* Start SUPPLIED PASSAGE *

4) What are their most common interview questions?

Sorry for the basic questions but this would be very helpful!

Thanks!

Comments (107)

 
May 14, 2010 - 9:57pm

2226416:
Doesn't Paulson & Co follow an event driven strategy?

Paulson has several funds. Their largest fund is event driven. Paulson is kind of like Tudor in that it has branched out into a lot of different strategies. Tudor is global macro, but it also has a PE/VC fund.

"Greed, in all of its forms; greed for life, for money, for love, for knowledge has marked the upward surge of mankind. And greed, you mark my words, will not only save Teldar Paper, but that other malfunctioning corporation called the USA."
 
Best Response
May 14, 2010 - 9:55pm
  1. Trading and research are the most common paths. IBD has almost zero chance of getting Global Macro. IBD is better for risk arbitrage, L/S equities, distressed debt investing, and value investing styles.

  2. Moore, Soros, Tudor, Brevan Howard, Clarium, and Caxton Associates are the biggest/most well known, although there are a lot of mid size firms.

  3. Global Macro is the strategy....not sure what you are asking (a firm could be long or short equities, bonds, commodities, and currencies using a variety of instruments.)

Do a search on the hedge fund forum.

"Greed, in all of its forms; greed for life, for money, for love, for knowledge has marked the upward surge of mankind. And greed, you mark my words, will not only save Teldar Paper, but that other malfunctioning corporation called the USA."
  • 3
 
May 14, 2010 - 10:46pm

bcsisbad:
Thanks! Which trading desks would be most relevant to get into these funds?

For global macro the best desks are FX and rates because they are the most macro products. Commodities and emerging markets are also good choices.

Search the hedge fund forum and do specific searches on these products to learn more. There are a lot of good contributions.

"Greed, in all of its forms; greed for life, for money, for love, for knowledge has marked the upward surge of mankind. And greed, you mark my words, will not only save Teldar Paper, but that other malfunctioning corporation called the USA."
 
May 14, 2010 - 11:06pm

No idea. I assume you would find that out once you are on a S&T desk and start looking.

"Greed, in all of its forms; greed for life, for money, for love, for knowledge has marked the upward surge of mankind. And greed, you mark my words, will not only save Teldar Paper, but that other malfunctioning corporation called the USA."

* End SUPPLIED PASSAGE *

*EXERCISE 1*: List every line of the entries that contains the string "photographed". Case counts.

* Start PROVIDED MATERIAL *

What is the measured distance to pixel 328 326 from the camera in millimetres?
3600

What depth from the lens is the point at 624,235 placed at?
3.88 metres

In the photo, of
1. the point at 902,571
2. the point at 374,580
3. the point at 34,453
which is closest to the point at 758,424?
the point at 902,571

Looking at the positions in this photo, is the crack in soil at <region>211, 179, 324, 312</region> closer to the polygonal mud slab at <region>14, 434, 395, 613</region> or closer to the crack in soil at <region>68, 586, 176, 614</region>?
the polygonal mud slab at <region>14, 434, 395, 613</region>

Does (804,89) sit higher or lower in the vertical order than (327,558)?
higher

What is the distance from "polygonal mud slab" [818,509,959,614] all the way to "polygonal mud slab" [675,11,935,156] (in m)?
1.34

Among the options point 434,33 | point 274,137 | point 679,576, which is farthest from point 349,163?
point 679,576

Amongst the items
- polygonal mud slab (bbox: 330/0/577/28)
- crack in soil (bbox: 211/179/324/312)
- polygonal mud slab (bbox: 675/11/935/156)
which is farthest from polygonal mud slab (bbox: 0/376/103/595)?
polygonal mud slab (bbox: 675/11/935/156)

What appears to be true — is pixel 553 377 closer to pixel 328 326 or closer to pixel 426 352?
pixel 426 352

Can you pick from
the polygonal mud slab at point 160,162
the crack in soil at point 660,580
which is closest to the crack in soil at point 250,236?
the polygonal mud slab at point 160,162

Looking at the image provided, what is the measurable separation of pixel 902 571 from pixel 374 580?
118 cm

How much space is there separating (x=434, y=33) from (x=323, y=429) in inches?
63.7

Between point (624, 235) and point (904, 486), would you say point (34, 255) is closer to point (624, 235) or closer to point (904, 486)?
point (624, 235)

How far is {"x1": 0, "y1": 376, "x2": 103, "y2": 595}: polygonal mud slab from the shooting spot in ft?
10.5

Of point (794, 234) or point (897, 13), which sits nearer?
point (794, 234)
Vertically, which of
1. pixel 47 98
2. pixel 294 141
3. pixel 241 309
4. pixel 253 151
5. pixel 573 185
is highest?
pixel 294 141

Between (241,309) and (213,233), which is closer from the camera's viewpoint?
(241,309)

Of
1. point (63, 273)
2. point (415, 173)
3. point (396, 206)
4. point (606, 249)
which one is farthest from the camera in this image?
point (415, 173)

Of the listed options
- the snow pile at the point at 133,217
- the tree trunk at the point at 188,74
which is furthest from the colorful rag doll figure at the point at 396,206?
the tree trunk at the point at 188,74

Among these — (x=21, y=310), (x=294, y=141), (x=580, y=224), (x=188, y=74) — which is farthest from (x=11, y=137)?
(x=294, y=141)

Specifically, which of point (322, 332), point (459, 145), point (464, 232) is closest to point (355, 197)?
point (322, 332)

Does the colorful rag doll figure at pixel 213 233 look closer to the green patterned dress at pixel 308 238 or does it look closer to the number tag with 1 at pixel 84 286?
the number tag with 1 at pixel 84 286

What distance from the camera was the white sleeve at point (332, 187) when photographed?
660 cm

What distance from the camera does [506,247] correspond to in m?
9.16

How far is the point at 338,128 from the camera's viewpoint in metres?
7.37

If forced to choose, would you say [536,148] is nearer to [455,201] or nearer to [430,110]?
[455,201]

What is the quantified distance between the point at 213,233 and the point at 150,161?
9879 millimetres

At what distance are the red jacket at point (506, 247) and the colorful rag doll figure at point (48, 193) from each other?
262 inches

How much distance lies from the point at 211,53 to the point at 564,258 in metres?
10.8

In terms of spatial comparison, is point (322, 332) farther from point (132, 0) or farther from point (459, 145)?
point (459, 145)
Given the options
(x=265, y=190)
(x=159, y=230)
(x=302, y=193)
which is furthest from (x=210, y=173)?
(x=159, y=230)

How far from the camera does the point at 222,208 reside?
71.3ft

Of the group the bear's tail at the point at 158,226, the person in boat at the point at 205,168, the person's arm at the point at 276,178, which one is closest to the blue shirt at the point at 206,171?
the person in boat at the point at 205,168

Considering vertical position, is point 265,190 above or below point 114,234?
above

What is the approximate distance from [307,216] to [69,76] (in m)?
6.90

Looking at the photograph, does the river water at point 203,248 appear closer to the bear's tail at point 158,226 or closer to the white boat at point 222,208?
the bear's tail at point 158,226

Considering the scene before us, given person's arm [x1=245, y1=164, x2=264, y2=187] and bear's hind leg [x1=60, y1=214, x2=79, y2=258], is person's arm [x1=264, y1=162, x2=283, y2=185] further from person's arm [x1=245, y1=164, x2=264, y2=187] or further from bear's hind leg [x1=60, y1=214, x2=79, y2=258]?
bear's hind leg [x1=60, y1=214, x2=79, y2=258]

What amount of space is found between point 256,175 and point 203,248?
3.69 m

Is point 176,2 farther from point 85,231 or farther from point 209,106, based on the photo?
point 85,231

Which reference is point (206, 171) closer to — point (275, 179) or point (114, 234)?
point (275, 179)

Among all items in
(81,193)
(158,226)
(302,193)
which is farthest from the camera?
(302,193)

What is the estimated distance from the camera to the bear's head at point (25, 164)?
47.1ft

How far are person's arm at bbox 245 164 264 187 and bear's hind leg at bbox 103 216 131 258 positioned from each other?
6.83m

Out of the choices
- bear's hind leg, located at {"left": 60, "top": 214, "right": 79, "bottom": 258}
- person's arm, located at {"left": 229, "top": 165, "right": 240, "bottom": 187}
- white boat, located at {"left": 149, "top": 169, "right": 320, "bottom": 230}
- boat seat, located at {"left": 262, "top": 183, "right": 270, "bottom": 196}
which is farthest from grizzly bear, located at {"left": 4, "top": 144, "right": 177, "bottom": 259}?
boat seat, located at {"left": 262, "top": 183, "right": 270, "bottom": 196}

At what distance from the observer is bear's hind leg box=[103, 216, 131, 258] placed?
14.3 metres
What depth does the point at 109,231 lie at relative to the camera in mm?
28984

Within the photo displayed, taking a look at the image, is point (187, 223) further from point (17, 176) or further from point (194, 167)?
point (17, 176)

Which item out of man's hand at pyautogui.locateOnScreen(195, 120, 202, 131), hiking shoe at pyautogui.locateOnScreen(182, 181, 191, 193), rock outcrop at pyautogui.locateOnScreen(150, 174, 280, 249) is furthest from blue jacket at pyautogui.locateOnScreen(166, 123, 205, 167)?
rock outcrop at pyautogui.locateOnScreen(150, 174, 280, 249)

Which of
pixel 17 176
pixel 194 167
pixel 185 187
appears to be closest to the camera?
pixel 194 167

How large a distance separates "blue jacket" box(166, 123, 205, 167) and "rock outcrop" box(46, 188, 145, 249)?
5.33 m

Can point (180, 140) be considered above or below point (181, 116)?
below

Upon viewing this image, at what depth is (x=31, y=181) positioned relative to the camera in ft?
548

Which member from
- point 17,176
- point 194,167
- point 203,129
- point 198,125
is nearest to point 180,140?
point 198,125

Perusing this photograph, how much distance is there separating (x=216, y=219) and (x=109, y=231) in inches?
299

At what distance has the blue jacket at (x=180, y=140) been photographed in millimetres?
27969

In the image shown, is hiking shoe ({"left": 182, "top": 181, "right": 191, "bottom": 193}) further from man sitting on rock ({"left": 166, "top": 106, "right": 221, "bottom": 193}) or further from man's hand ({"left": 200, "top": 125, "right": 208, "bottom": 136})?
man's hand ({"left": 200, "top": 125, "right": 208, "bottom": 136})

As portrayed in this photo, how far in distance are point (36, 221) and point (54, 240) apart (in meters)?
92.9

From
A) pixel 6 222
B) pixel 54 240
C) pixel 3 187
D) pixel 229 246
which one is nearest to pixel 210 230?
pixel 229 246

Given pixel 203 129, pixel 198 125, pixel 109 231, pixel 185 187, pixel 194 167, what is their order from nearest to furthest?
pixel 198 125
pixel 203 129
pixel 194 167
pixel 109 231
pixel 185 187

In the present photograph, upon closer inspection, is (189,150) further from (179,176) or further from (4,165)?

* End PROVIDED MATERIAL *

*EXERCISE 2*: In the hedge fund forum thread, which trading desks are named as the best for global macro?

*PROBLEM SOLUTION 1*:
What distance from the camera was the white sleeve at point (332, 187) when photographed?
At what distance has the blue jacket at (x=180, y=140) been photographed in millimetres?

*PROBLEM SOLUTION 2*: FX and rates.